**** STORED RECORDS ****

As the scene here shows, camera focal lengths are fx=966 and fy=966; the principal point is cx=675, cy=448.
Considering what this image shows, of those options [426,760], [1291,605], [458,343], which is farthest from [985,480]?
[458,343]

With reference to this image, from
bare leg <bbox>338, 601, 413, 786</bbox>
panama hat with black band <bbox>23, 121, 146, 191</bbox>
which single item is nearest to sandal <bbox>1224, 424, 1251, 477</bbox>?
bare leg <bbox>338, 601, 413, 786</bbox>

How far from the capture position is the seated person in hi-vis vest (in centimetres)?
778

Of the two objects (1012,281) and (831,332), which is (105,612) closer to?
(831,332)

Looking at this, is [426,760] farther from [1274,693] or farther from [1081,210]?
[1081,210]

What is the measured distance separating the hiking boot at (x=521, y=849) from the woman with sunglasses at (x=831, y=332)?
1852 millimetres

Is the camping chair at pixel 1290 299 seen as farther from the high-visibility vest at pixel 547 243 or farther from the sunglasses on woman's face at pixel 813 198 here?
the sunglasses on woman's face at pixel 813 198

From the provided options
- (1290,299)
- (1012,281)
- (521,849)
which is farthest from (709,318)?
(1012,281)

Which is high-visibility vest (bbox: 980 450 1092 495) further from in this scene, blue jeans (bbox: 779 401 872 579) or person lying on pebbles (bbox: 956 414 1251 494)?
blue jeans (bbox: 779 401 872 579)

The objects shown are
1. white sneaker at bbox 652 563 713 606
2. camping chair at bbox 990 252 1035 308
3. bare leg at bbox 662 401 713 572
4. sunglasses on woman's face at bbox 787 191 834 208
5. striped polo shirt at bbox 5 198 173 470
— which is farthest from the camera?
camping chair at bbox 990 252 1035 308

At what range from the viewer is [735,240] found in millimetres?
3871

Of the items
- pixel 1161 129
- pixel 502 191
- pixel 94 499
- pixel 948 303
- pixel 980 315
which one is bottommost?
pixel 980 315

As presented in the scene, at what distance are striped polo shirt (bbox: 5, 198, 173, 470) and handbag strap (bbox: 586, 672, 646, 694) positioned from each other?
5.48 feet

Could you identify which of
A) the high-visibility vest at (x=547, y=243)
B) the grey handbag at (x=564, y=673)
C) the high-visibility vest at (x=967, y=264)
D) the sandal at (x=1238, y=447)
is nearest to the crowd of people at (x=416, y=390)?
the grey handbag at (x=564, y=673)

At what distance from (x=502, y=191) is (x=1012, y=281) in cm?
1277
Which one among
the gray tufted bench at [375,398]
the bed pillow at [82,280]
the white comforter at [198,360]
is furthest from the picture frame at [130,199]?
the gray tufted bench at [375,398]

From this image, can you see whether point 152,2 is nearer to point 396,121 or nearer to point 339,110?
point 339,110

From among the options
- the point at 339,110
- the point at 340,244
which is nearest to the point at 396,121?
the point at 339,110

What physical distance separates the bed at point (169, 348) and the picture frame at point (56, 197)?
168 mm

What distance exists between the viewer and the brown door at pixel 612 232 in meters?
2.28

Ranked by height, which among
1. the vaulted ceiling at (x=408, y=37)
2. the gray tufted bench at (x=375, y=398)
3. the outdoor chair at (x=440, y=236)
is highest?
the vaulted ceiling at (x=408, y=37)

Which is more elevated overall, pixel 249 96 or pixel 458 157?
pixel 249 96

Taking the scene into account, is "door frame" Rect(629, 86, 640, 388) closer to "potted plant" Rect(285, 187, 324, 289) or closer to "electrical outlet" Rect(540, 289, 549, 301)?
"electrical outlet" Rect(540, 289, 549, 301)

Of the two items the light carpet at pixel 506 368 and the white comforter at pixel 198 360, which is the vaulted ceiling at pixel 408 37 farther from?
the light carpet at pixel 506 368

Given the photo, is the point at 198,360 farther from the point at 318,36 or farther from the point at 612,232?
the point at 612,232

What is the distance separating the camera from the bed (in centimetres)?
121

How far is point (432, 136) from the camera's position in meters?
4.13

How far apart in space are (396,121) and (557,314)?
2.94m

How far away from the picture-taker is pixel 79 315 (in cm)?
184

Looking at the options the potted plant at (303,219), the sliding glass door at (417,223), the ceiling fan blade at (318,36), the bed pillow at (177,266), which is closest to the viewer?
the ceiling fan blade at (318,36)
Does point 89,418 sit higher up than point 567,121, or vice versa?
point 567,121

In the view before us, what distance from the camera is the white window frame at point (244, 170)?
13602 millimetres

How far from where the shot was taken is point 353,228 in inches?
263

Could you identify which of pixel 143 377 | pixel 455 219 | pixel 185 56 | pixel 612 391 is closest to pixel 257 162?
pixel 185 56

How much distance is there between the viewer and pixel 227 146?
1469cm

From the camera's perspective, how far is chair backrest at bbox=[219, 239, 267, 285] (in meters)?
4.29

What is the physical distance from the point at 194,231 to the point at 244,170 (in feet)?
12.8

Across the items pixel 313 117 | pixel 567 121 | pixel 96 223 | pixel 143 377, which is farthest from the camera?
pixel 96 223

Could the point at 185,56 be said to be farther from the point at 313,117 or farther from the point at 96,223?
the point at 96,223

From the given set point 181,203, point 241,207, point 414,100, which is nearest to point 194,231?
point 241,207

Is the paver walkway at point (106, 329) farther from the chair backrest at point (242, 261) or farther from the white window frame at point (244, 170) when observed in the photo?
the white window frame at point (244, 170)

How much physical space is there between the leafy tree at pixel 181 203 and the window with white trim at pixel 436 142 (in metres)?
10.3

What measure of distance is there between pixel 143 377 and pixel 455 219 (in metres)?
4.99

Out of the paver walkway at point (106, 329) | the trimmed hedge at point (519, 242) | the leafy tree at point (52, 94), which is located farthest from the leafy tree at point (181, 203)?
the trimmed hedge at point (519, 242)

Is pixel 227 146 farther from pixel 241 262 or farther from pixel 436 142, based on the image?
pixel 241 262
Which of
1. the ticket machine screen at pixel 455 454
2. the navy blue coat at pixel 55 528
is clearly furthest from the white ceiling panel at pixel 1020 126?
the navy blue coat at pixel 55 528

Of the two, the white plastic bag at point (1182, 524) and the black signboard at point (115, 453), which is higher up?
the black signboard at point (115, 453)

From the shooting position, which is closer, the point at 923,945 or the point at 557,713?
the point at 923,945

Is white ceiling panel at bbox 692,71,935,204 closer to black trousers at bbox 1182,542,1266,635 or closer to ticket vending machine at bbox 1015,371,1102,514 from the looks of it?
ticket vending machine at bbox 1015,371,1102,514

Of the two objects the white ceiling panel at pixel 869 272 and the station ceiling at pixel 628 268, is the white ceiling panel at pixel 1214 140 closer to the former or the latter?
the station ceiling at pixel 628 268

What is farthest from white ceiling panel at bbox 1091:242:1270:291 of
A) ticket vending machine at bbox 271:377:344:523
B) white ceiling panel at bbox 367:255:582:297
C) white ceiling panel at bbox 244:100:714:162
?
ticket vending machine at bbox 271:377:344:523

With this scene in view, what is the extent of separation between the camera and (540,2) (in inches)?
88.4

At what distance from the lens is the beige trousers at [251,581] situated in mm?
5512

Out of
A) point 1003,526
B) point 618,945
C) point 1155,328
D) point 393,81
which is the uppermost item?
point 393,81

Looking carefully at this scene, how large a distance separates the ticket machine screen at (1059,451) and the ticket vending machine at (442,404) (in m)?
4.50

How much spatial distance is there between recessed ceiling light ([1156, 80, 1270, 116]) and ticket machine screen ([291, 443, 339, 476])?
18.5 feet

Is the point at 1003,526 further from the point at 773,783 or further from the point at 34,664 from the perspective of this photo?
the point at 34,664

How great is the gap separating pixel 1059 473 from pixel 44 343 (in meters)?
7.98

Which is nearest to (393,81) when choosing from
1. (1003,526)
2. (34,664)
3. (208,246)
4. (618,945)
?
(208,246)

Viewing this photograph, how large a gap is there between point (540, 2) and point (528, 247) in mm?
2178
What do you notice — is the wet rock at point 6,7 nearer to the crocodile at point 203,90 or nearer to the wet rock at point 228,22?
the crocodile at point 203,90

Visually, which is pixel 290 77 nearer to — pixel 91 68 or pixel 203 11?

****

_AIM OF THE EXERCISE_
Write the lines out exactly, from the one with "Looking carefully at" down to the last line of the listing, and leave out all others.

_RESULT OF THIS TASK_
Looking carefully at this scene, how large a distance separates the ticket machine screen at (1059,451) and the ticket vending machine at (442,404) (in m)?
4.50

How much spatial distance is there between recessed ceiling light ([1156, 80, 1270, 116]) and ticket machine screen ([291, 443, 339, 476])?
18.5 feet

Is the point at 1003,526 further from the point at 773,783 or further from the point at 34,664 from the perspective of this photo?
the point at 34,664

How great is the gap separating pixel 1059 473 from pixel 44 343 (in meters)?
7.98

Which is nearest to (393,81) when choosing from
1. (1003,526)
2. (34,664)
3. (208,246)
4. (618,945)
?
(208,246)

Viewing this photograph, how large a gap is there between point (540, 2) and point (528, 247) in mm?
2178
What do you notice — is the wet rock at point 6,7 nearer to the crocodile at point 203,90 or nearer to the wet rock at point 228,22?
the crocodile at point 203,90

Visually, which is pixel 290 77 nearer to — pixel 91 68 or pixel 203 11?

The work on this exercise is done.